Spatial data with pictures
**********
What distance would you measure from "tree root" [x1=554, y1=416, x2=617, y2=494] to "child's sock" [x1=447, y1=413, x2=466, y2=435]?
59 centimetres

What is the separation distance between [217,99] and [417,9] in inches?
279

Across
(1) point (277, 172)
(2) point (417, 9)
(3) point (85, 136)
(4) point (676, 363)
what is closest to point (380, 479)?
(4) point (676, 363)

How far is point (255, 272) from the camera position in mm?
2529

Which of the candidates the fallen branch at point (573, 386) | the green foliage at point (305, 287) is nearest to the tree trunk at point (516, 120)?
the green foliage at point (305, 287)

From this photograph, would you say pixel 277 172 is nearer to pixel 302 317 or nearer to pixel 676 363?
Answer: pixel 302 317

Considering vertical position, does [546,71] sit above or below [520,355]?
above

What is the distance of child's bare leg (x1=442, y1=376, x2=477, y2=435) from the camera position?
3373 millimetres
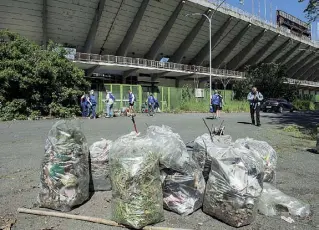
**********
### INSTRUCTIONS TO FOLLOW
Write out all of the data above word for word, leaving out the pictures.

### WRITTEN RESPONSE
What distance would you measure from "tree root" [x1=554, y1=416, x2=617, y2=494] to "child's sock" [x1=447, y1=413, x2=466, y2=435]?
59 centimetres

What is the separation distance between [217,99] and [417,9] in inches?
279

Across
(1) point (277, 172)
(2) point (417, 9)
(3) point (85, 136)
(4) point (676, 363)
what is closest to point (380, 479)?
(4) point (676, 363)

How far is point (255, 272) from the camera position in mm?
2529

Which of the candidates the fallen branch at point (573, 386) | the green foliage at point (305, 287) is nearest to the tree trunk at point (516, 120)?
the green foliage at point (305, 287)

From this photograph, would you say pixel 277 172 is nearer to pixel 302 317 or nearer to pixel 676 363?
Answer: pixel 302 317

Considering vertical position, does [546,71] sit above or below [520,355]?
above

What is the distance of child's bare leg (x1=442, y1=376, x2=477, y2=435) from the camera position?
3373 millimetres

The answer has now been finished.